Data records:

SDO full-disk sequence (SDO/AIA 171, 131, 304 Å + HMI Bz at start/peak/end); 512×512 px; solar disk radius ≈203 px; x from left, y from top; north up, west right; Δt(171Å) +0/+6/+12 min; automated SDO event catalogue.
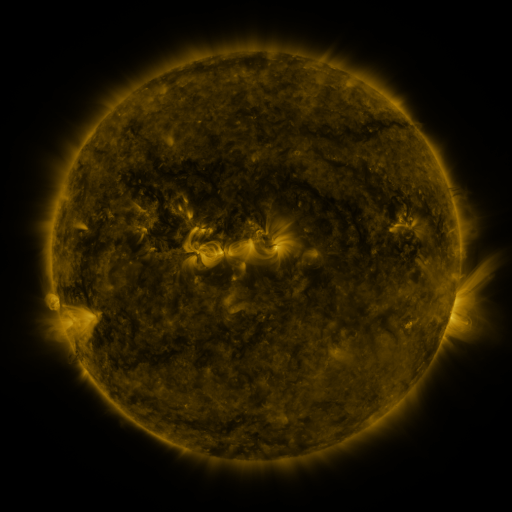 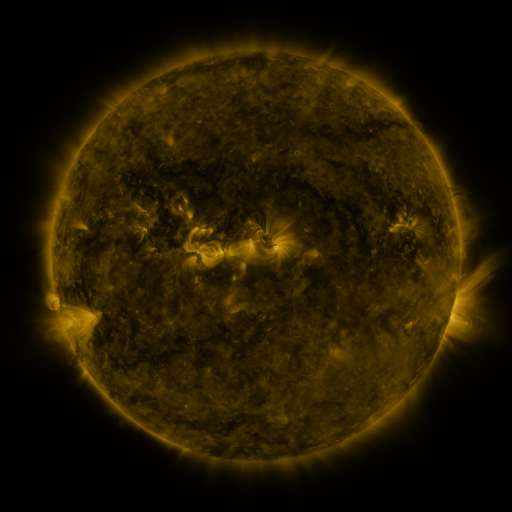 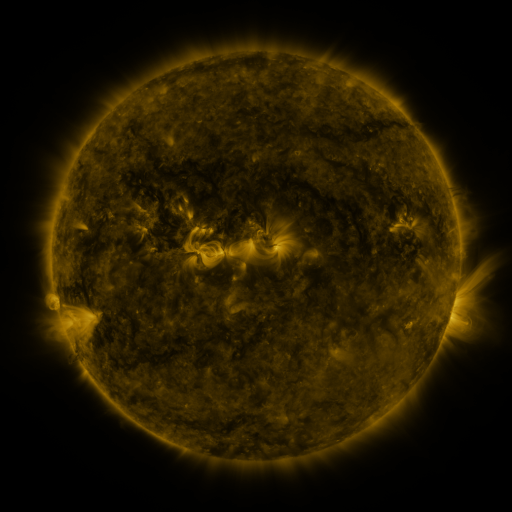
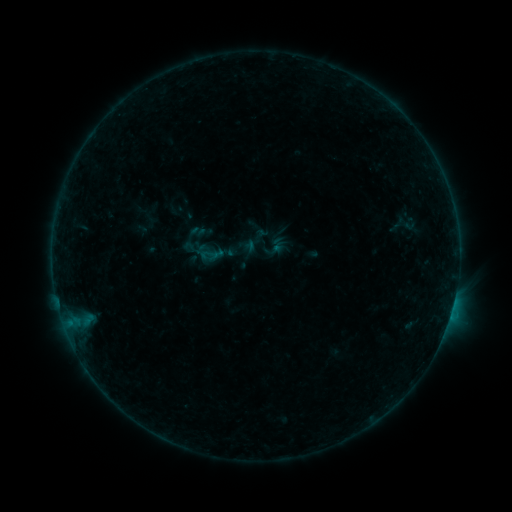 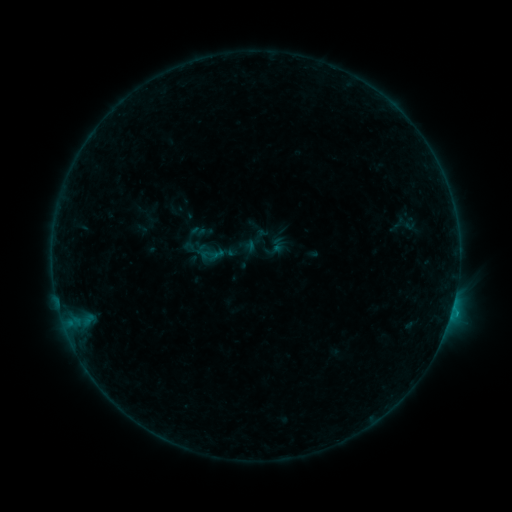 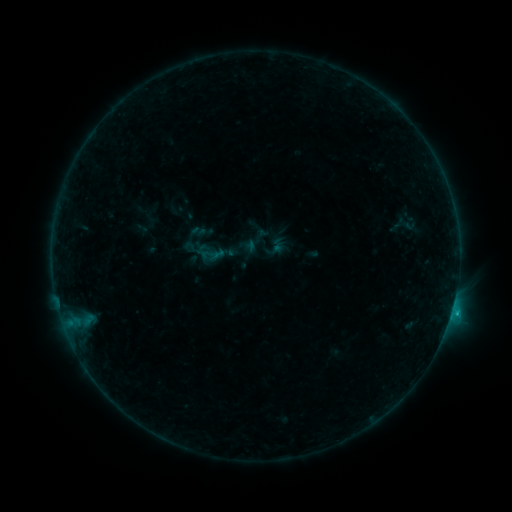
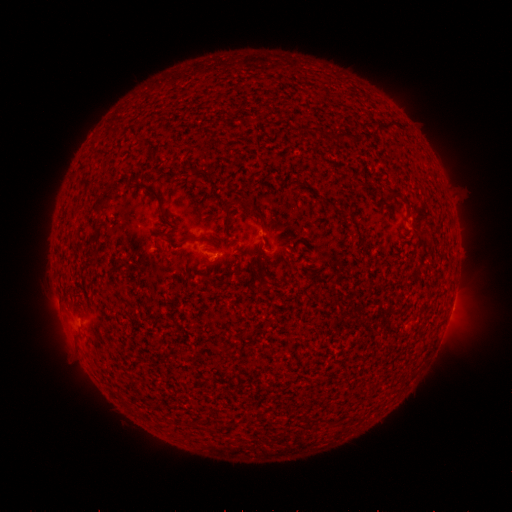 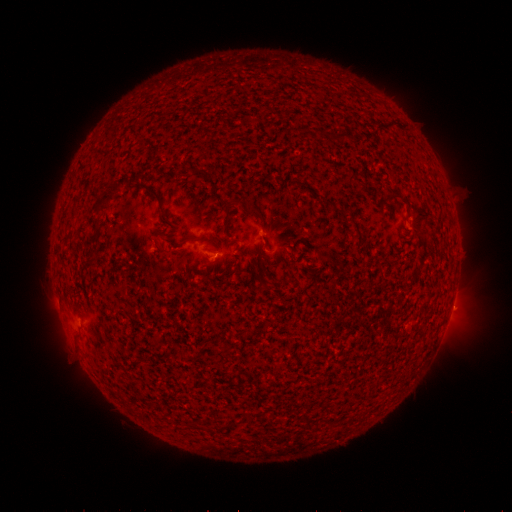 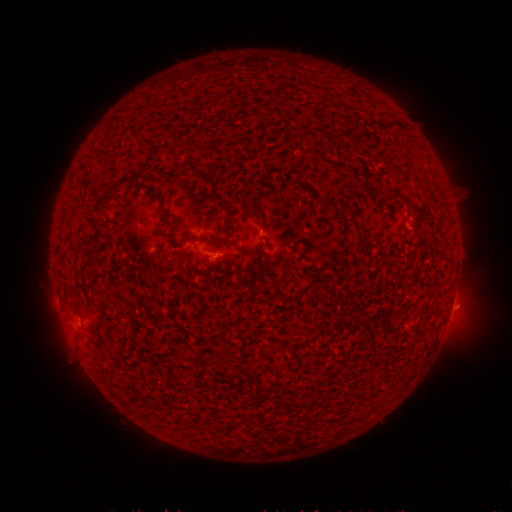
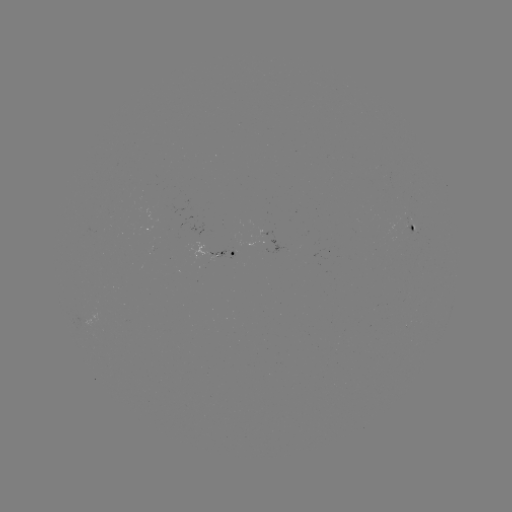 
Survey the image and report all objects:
eruption: (458, 305)
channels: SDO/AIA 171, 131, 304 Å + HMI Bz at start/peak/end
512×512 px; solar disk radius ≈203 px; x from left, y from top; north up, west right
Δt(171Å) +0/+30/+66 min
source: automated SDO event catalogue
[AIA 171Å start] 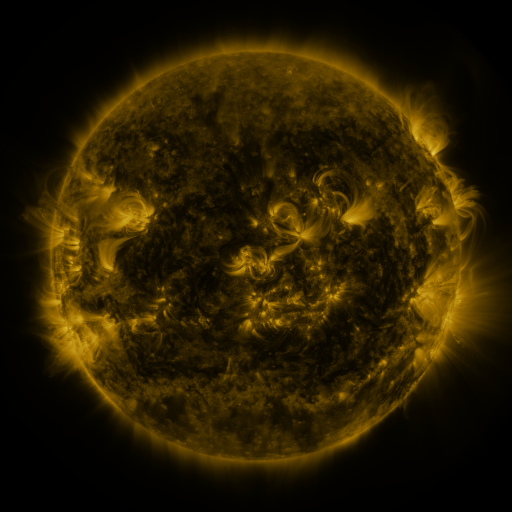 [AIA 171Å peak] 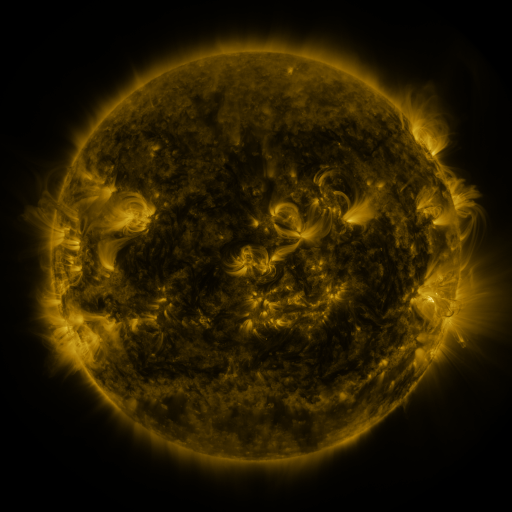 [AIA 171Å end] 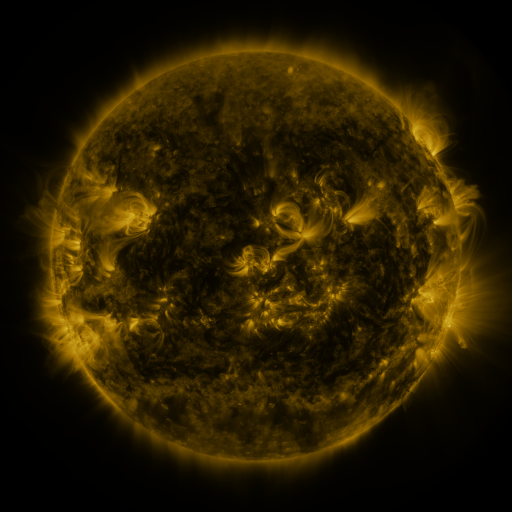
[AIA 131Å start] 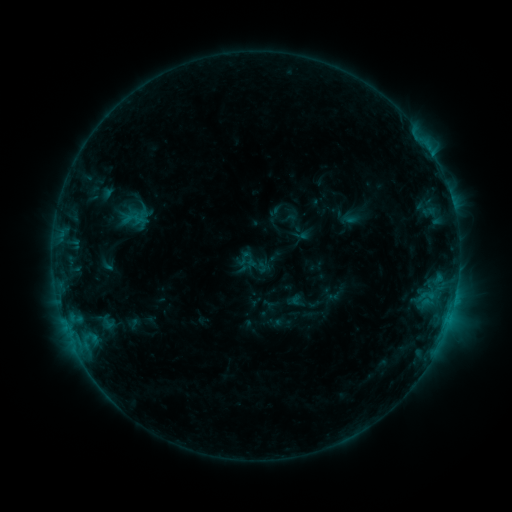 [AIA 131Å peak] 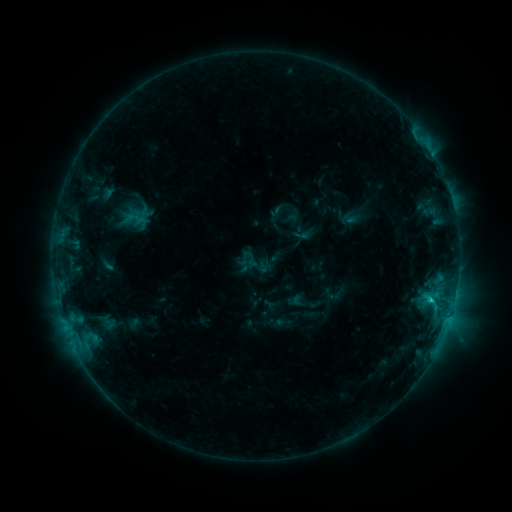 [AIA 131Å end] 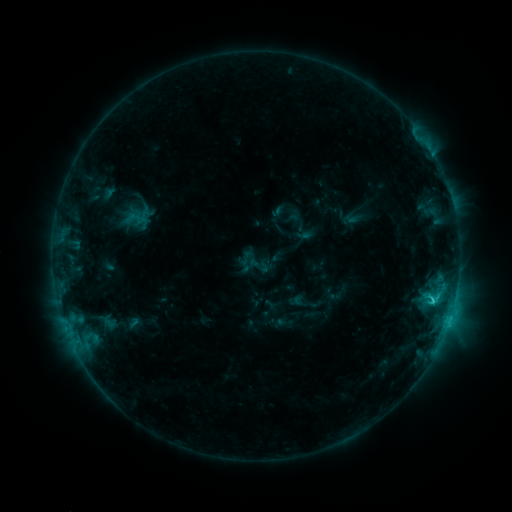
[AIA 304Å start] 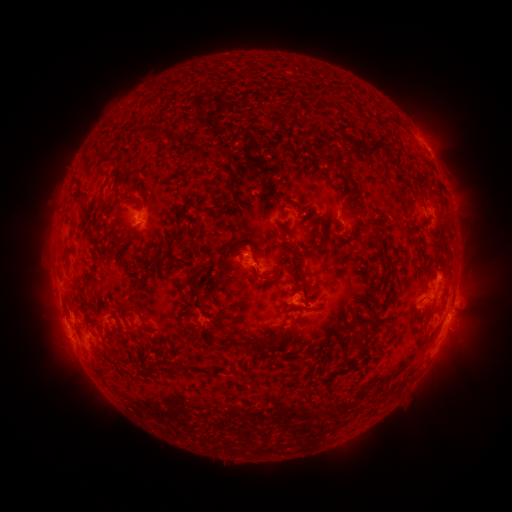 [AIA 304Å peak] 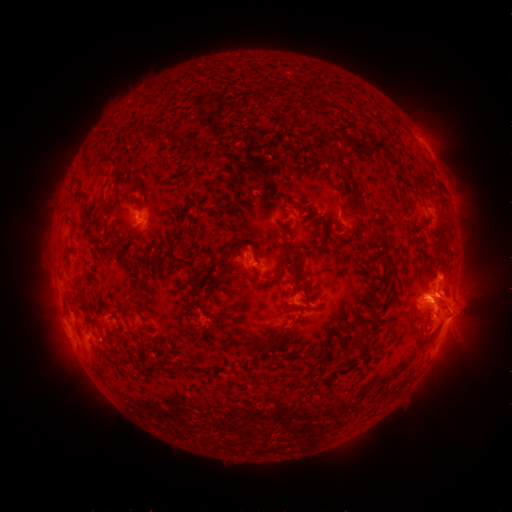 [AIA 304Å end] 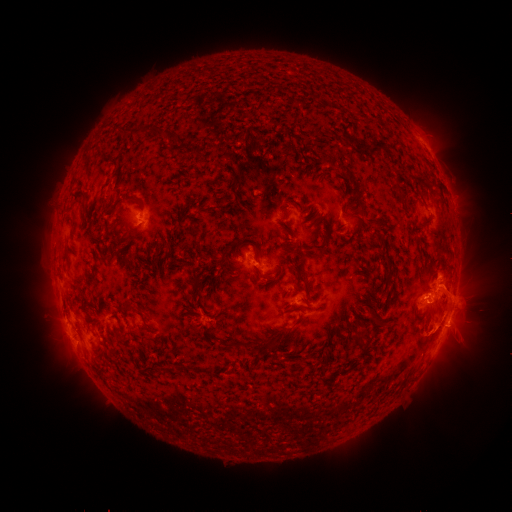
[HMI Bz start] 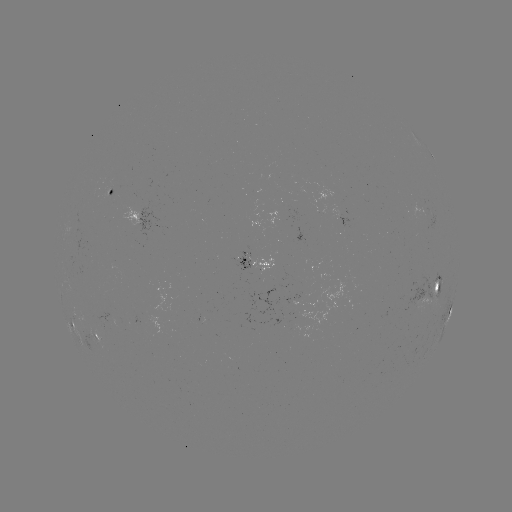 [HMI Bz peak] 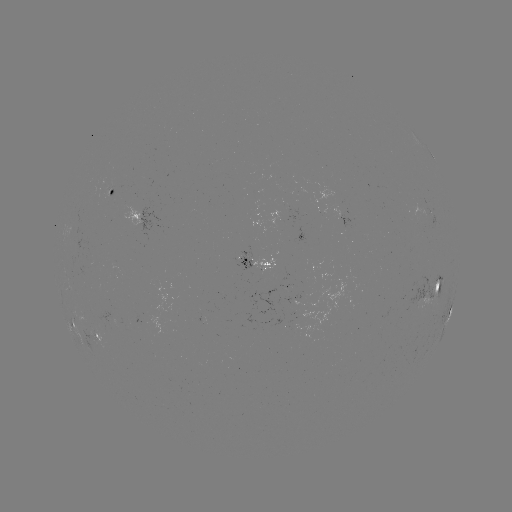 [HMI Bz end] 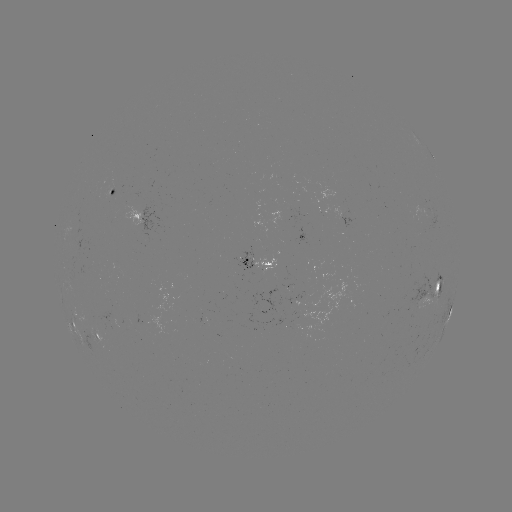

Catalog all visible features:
filament eruption: (448, 307)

*Problem details*: From the start of the records through the line containing "eruption: (458, 305)", substitute "features" for "objects" and reproduce those lines otherwise unchanged. Omit the pictures.

*Output*:
SDO full-disk sequence (SDO/AIA 171, 131, 304 Å + HMI Bz at start/peak/end); 512×512 px; solar disk radius ≈203 px; x from left, y from top; north up, west right; Δt(171Å) +0/+6/+12 min; automated SDO event catalogue.
Survey the image and report all features:
eruption: (458, 305)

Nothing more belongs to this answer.